**Extrait choisi:**
********

Jean Kafando : L’EPT est une recommandation que toute la
communauté internationale s’est faite à Dakar en avril 2000.
Comme quoi il faut faire en sorte que tous les enfants de la
planète aient accès à l’éducation.
Son intérêt est que l’éducation est la clé du développement. Un
pays dont le peuple est analphabète, où les enfants n’ont pas
accès à l’école est un pays condamné à rester dans la misère et
la pauvreté. C’est pourquoi l’ensemble de la communauté
internationale : les institutions républicaines, les gouvernants,
les ONG, les organisations syndicales, l’ensemble de la société
civile, s’est réuni à Dakar pour dire qu’il est grand temps que les
moyens et les efforts soient mis en oeuvre pour que tous les
enfants aient accès à l’école.

********

**Exercices d'application:**
[a] Recopiez le passage de l'extrait sur l'EPT qui commence à « Comme quoi il » et se termine à « accès à l’école. ».
[b] Répondez brièvement à partir de l'extrait sur l'EPT :
(i) Dans quelle ville et à quelle date la communauté internationale a-t-elle fait cette recommandation ?
(ii) Qu'est-ce qui est présenté comme la clé du développement ?
(iii) À quoi est condamné un pays où les enfants n'ont pas accès à l'école ?

**Documents sources:**
********

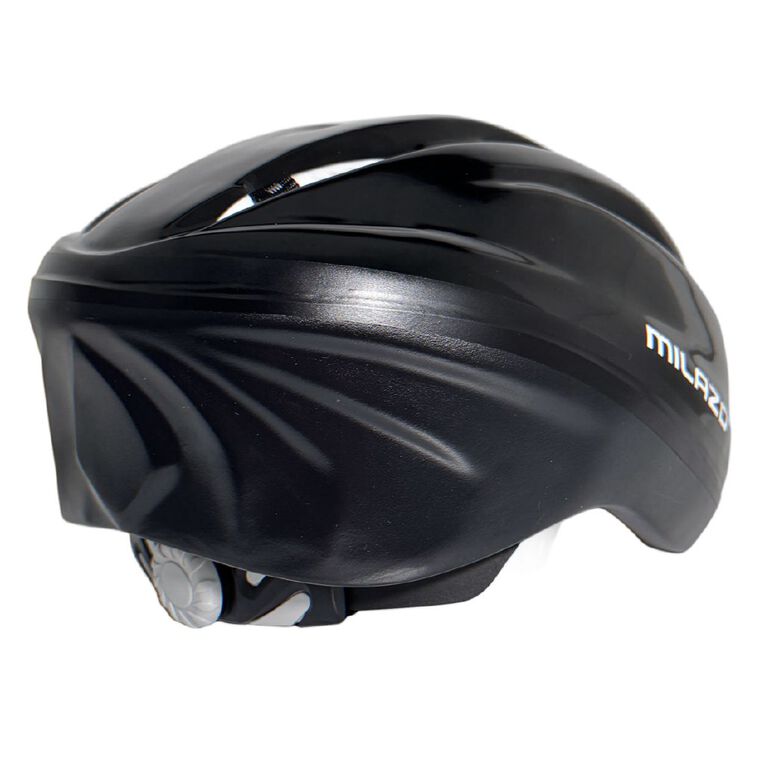Milazo Starter Helmet Black Medium, , hi-res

********

**Corrigé:**
[a]
Comme quoi il faut faire en sorte que tous les enfants de la
planète aient accès à l’éducation.
Son intérêt est que l’éducation est la clé du développement. Un
pays dont le peuple est analphabète, où les enfants n’ont pas
accès à l’école est un pays condamné à rester dans la misère et
la pauvreté. C’est pourquoi l’ensemble de la communauté
internationale : les institutions républicaines, les gouvernants,
les ONG, les organisations syndicales, l’ensemble de la société
civile, s’est réuni à Dakar pour dire qu’il est grand temps que les
moyens et les efforts soient mis en oeuvre pour que tous les
enfants aient accès à l’école.

[b]
(i) À Dakar, en avril 2000.
(ii) L'éducation.
(iii) À rester dans la misère et la pauvreté.